What you will do ▸
1 – In the build log, what thickness of aluminum plate is used for the base and flywheel post?
2 – Copy everything in the build log from "The flywheel post" down to "accuracy on it ?".

Provided text ▸
--- --- ---
I'm working from Stew's plans - He incorporated a lot of nice features, and the plans are in metric, saving me some calculations 

Scratching around for stock, I found this lot:





12mm aluminium plate for the base and flywheel post, 100mm bronze with a hole through it hidden by the 4mm brass plate I'll use to make a built-up flywheel, a bit of 35mm brass rod to make the valve ports from, some 30mm cast iron to make the cylinders from - I dont have brass for this, but the CI should be OK as the coefficient of friction with steel when moving and lubricated is pretty much the same as that of brass to steel, and some 6mm silver steel to make the pistons from.

The base and flywheel post was roughly band-sawn from the bit of plate, then I started cleaning up the edges. Here I've finished getting the base square and to size; a block of wood serves as a parallel to lift the workpiece far enough in the mill vise for the chuck to clear, and a toolmaker's clamp with a bit of scrap as a vise stop:





The flywheel post needs to have its base perfectly - as near as perfect as one can get it - square, so I milled it standing upright in the vise. A good angle plate would be a boon here, but I used what I have, and my vise is pretty square:




I _could_ have turned up a couple of cylindrical squares to substitute for an angle plate, but that's an exercise for another day 

A check with my "best" machinist square, and things look good to go:




 ??? I wonder if I can remove the rust from it and still maintain a semblance of accuracy on it ?
--- --- ---
Data shown ▸

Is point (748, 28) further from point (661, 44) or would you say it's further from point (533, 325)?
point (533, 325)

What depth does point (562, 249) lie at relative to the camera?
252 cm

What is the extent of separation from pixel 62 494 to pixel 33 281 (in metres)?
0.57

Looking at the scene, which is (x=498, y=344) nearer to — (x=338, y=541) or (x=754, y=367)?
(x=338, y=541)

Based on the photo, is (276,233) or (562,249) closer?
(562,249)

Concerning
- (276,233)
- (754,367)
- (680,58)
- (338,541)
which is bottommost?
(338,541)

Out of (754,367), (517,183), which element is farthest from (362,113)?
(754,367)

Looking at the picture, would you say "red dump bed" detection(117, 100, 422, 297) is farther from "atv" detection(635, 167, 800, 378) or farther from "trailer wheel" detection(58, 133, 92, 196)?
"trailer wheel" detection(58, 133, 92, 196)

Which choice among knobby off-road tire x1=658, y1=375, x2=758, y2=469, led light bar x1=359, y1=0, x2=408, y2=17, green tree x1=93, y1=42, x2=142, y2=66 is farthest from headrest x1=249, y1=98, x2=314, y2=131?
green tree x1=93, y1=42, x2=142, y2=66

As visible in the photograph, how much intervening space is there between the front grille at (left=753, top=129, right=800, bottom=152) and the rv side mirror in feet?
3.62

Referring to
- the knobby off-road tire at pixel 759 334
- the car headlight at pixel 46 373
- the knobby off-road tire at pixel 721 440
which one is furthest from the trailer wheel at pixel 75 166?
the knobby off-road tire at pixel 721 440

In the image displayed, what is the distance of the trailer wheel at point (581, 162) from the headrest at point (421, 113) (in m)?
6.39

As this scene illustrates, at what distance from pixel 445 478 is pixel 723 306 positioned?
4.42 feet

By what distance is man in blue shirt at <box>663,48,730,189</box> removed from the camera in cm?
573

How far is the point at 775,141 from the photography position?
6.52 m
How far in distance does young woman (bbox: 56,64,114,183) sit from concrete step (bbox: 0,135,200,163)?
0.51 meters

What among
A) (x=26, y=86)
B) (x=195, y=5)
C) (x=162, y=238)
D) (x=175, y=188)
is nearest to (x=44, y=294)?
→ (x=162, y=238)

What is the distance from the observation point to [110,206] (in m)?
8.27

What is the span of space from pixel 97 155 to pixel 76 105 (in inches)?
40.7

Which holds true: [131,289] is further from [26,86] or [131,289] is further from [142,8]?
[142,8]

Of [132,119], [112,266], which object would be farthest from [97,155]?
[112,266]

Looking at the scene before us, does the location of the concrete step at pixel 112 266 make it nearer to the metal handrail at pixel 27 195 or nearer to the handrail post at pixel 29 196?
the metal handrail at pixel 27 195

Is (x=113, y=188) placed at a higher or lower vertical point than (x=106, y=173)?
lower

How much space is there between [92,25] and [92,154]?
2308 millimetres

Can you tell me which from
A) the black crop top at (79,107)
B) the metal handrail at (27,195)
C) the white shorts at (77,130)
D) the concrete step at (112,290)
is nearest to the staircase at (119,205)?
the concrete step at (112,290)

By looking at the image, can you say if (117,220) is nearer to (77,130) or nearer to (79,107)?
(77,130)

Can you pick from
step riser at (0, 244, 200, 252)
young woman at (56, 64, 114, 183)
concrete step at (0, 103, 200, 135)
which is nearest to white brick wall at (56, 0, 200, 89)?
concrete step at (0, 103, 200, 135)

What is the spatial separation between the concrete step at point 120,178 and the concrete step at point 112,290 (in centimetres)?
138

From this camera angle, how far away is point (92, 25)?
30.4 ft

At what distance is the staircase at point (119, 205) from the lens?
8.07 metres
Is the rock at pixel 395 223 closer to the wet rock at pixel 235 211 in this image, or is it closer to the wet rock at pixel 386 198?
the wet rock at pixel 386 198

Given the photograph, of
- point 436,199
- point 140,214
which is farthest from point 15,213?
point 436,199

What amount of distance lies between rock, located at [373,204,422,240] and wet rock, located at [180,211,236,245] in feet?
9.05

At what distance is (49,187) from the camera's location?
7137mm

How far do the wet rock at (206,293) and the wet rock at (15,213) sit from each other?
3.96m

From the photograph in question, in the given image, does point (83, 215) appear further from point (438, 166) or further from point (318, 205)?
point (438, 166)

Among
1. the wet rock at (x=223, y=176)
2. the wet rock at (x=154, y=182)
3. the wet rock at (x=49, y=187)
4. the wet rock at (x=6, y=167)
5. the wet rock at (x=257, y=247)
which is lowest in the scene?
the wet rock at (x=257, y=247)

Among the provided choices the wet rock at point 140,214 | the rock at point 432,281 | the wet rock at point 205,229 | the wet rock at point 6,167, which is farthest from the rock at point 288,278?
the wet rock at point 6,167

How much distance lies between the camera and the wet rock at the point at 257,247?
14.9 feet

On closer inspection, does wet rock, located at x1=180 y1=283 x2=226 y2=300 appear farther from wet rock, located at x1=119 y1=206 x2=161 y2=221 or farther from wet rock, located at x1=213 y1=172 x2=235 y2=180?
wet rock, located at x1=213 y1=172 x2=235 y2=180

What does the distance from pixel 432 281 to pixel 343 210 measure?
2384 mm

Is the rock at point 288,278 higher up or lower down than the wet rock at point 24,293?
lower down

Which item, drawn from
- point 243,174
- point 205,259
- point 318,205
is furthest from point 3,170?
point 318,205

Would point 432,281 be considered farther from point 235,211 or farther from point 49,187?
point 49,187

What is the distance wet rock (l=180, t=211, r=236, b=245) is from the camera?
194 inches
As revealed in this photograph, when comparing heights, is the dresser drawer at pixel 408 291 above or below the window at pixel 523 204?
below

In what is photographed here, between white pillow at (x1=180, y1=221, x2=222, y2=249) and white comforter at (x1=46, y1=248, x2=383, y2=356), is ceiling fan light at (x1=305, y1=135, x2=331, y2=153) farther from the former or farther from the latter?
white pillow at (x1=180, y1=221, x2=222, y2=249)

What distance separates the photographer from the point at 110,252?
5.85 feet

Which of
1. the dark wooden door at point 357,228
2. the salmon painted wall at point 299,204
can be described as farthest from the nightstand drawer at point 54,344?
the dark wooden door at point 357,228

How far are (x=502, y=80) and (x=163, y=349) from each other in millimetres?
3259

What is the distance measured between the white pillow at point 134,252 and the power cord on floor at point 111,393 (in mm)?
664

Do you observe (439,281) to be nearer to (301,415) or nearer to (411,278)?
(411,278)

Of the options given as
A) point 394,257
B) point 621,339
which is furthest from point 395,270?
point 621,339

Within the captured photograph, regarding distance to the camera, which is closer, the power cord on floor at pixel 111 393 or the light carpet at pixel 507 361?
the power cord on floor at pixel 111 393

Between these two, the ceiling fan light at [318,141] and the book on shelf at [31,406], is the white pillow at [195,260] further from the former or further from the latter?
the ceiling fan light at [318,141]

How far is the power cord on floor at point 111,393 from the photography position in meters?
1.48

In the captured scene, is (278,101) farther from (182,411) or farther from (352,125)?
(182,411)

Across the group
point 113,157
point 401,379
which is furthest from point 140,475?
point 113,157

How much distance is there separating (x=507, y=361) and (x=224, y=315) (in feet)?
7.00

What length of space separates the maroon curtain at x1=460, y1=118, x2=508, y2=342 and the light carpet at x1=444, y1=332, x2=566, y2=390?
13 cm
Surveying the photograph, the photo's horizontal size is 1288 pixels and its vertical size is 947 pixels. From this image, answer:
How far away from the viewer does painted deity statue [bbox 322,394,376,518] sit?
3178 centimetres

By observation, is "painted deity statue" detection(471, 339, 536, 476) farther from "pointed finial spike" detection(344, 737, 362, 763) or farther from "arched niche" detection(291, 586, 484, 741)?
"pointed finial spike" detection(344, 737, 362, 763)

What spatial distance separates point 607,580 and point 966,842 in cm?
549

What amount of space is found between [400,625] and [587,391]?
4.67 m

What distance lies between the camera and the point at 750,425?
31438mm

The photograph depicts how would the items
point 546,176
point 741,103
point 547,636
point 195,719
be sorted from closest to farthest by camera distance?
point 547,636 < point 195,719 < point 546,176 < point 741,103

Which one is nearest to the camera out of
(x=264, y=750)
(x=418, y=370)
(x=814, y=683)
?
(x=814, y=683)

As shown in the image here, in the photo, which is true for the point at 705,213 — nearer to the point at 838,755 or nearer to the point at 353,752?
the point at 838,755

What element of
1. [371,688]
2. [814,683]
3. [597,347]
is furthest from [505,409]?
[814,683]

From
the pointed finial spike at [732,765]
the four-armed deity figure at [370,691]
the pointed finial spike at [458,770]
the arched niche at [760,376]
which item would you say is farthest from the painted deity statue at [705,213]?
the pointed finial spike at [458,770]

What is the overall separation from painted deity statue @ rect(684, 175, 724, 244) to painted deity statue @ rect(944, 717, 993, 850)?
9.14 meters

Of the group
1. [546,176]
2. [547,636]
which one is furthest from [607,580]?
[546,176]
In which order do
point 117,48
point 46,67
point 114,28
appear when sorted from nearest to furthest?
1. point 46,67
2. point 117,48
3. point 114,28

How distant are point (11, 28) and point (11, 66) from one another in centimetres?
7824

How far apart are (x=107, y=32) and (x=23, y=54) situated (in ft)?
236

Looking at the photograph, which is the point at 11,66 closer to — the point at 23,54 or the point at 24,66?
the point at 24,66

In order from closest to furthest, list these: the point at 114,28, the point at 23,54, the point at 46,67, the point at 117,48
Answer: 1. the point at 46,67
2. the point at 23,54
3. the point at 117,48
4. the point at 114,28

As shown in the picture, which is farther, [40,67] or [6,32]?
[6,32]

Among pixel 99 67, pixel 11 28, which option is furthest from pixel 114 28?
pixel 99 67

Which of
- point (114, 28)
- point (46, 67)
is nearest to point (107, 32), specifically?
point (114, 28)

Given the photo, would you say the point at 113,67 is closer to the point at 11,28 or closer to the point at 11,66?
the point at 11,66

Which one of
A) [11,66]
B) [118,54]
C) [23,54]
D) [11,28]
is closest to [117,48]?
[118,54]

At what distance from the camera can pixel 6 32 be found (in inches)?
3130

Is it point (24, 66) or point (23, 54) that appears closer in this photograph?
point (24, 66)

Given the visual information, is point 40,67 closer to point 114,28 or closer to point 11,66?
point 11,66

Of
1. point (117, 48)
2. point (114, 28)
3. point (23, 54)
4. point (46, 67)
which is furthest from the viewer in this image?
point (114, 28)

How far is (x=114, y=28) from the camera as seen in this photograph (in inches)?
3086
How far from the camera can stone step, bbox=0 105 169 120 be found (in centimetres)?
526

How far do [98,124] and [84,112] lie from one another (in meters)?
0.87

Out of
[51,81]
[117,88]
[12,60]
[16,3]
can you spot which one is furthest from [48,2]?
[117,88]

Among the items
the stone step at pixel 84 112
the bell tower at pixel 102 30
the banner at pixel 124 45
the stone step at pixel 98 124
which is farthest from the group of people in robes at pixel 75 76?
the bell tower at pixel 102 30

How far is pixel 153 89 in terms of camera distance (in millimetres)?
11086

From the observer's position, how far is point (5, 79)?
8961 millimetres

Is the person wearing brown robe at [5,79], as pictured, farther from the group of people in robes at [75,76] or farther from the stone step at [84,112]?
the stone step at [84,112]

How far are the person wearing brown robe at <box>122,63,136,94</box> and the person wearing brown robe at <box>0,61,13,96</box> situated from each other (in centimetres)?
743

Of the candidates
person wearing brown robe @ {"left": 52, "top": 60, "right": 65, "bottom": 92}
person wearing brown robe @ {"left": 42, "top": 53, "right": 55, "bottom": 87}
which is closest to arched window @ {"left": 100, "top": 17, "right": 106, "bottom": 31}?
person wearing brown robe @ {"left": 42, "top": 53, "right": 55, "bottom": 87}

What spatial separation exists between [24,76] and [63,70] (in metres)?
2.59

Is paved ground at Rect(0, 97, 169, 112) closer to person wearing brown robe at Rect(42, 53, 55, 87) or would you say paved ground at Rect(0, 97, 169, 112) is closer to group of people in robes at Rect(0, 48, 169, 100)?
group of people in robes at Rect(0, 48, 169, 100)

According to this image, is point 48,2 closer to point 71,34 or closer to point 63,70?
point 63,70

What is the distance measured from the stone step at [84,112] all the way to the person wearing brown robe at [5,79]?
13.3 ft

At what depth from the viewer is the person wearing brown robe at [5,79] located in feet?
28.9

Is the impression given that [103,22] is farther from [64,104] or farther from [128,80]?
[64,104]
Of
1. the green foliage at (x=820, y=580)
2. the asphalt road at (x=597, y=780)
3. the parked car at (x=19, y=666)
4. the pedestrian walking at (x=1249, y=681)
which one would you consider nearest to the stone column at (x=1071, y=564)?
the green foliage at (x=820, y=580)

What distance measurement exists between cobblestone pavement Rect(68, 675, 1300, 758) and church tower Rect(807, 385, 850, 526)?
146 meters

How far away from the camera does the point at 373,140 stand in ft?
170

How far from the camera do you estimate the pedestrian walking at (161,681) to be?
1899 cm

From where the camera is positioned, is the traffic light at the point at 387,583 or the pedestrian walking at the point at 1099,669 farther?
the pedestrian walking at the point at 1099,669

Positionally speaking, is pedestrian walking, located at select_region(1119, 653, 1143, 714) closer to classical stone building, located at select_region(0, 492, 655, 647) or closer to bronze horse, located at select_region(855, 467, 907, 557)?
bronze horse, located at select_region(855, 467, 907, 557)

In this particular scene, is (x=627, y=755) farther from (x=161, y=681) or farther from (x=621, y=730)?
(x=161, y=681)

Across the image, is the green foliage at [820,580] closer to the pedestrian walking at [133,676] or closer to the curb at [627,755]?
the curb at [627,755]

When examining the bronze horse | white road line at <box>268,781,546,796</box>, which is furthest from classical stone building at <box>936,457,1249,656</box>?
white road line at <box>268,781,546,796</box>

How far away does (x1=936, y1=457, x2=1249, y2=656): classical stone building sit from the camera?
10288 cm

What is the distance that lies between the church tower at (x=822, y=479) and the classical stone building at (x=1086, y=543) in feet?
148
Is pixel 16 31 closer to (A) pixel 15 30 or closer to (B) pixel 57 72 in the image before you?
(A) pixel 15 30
--- --- ---
Answers ▸
1 – 12mm

2 –
The flywheel post needs to have its base perfectly - as near as perfect as one can get it - square, so I milled it standing upright in the vise. A good angle plate would be a boon here, but I used what I have, and my vise is pretty square:




I _could_ have turned up a couple of cylindrical squares to substitute for an angle plate, but that's an exercise for another day 

A check with my "best" machinist square, and things look good to go:




 ??? I wonder if I can remove the rust from it and still maintain a semblance of accuracy on it ?